### RECORDED DATA
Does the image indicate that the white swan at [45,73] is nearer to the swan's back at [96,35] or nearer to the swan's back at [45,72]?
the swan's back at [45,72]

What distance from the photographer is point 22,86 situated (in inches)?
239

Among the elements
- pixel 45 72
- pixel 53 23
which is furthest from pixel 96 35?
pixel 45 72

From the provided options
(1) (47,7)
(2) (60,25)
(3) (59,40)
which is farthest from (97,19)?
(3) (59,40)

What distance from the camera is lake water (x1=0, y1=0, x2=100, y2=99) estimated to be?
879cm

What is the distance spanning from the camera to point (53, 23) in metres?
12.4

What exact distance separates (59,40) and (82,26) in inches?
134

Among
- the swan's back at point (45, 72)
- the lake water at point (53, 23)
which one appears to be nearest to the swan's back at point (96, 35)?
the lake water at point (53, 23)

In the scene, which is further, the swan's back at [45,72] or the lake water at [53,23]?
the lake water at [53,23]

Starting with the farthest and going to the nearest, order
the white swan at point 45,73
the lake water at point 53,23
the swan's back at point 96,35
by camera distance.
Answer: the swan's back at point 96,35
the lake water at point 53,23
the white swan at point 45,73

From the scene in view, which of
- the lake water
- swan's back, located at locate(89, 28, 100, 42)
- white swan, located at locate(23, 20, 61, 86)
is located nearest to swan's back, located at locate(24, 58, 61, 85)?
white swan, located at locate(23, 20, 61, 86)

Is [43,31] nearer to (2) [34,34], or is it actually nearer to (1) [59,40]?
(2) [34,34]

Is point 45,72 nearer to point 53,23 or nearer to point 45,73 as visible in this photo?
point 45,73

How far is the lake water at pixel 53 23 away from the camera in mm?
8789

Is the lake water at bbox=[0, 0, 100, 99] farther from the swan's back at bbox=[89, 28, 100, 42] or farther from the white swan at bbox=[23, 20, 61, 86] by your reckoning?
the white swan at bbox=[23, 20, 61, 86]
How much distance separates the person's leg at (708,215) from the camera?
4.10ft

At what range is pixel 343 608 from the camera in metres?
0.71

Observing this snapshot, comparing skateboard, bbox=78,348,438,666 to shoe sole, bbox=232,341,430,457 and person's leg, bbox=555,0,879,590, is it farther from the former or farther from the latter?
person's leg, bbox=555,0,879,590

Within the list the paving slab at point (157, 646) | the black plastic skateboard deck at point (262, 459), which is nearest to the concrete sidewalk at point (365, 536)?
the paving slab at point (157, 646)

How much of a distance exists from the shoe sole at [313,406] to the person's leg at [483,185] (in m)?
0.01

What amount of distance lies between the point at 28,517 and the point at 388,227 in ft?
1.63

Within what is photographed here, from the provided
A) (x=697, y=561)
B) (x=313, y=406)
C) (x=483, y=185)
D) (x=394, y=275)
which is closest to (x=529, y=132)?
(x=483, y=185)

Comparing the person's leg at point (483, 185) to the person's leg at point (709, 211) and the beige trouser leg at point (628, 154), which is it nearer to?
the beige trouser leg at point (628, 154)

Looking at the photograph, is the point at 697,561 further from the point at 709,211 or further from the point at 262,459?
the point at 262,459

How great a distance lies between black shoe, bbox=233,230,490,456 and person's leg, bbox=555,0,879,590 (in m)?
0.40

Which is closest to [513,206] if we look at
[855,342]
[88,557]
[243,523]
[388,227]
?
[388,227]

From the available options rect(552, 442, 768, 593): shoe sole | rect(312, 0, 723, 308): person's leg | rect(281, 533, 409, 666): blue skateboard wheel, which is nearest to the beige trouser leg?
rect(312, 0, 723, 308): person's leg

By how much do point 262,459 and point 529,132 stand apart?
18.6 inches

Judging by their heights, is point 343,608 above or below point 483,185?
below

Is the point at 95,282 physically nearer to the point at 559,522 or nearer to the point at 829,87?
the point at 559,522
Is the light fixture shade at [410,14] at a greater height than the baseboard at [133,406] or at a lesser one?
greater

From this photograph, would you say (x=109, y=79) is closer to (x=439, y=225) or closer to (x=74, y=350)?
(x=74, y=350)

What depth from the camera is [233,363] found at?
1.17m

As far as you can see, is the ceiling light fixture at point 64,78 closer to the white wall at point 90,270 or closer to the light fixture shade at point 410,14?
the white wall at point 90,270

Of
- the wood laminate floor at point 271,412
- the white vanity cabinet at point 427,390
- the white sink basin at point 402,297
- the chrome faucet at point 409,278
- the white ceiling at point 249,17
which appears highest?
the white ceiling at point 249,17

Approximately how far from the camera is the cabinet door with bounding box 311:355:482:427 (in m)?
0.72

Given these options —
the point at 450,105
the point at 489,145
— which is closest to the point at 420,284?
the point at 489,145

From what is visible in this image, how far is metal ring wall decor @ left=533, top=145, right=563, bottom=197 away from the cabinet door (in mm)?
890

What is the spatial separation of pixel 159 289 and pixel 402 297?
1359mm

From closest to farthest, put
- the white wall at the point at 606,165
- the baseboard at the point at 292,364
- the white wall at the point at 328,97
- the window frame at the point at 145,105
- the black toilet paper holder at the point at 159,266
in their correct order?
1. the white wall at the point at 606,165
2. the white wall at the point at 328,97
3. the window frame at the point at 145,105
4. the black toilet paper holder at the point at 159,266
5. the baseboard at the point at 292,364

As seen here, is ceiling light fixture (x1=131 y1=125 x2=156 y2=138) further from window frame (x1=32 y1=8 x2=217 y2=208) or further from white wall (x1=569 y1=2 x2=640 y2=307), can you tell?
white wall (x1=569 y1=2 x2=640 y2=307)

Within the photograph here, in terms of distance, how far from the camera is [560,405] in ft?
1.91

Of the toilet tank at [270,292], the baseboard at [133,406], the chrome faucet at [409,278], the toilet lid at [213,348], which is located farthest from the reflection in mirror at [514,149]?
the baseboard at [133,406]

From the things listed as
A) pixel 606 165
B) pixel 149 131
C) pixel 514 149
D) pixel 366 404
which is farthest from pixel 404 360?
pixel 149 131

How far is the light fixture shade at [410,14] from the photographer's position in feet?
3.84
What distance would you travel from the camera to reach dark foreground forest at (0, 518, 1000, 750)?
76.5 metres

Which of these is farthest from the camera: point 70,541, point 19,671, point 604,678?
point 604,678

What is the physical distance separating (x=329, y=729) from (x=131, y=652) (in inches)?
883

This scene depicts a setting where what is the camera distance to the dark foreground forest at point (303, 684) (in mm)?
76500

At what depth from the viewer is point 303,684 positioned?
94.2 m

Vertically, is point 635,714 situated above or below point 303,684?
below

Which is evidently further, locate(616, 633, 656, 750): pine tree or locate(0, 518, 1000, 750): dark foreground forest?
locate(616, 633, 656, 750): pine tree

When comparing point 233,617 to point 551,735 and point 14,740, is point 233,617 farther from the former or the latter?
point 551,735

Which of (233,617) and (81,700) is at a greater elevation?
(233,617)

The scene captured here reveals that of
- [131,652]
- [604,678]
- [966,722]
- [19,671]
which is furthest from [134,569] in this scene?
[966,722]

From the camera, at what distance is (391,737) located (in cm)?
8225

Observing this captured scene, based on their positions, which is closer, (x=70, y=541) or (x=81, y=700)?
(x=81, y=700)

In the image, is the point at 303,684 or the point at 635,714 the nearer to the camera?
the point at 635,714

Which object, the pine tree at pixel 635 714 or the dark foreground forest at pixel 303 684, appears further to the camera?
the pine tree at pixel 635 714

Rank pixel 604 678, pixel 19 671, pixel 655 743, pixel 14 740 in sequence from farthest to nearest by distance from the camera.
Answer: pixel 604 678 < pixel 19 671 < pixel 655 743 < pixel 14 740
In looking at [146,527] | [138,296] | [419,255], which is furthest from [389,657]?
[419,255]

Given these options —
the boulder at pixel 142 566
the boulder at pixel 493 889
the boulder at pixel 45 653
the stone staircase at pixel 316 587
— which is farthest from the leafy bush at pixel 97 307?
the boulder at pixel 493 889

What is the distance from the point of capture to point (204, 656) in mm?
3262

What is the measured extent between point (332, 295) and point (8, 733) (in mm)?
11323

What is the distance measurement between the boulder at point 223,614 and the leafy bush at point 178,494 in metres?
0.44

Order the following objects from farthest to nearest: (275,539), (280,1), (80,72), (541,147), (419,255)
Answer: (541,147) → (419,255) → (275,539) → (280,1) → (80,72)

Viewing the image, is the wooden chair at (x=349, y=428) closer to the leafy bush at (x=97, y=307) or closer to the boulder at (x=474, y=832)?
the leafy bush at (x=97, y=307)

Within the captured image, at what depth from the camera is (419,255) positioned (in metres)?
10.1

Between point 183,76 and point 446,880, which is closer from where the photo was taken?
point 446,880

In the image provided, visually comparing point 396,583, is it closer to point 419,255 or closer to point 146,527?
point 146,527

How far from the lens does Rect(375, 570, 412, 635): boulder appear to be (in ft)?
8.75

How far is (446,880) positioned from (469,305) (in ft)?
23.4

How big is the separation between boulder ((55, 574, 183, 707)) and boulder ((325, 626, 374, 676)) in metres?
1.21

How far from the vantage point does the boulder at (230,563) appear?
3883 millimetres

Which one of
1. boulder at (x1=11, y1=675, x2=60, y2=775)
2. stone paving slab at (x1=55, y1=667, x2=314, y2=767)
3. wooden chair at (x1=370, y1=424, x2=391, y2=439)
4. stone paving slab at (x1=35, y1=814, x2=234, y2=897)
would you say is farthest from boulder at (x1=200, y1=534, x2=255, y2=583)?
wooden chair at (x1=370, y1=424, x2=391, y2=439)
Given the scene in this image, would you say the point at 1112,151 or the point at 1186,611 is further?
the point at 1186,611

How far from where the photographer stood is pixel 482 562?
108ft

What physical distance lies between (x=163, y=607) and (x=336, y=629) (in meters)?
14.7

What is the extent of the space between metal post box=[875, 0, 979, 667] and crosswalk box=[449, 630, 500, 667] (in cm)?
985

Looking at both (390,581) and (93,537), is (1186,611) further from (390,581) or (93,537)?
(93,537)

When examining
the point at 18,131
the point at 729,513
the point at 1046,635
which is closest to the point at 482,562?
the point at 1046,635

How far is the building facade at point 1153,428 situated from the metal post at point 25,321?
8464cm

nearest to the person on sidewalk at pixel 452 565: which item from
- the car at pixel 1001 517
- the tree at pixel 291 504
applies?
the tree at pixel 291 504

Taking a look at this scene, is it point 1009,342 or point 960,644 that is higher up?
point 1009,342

### EXERCISE DESCRIPTION
Give the lines from the one containing "nearest to the person" through the last line, inclusive, as a numbered list without the blank lines.

### EXERCISE ANSWER
1. nearest to the person on sidewalk at pixel 452 565: which item from
2. - the car at pixel 1001 517
3. - the tree at pixel 291 504
4. applies?
5. the tree at pixel 291 504
6. Taking a look at this scene, is it point 1009,342 or point 960,644 that is higher up?
7. point 1009,342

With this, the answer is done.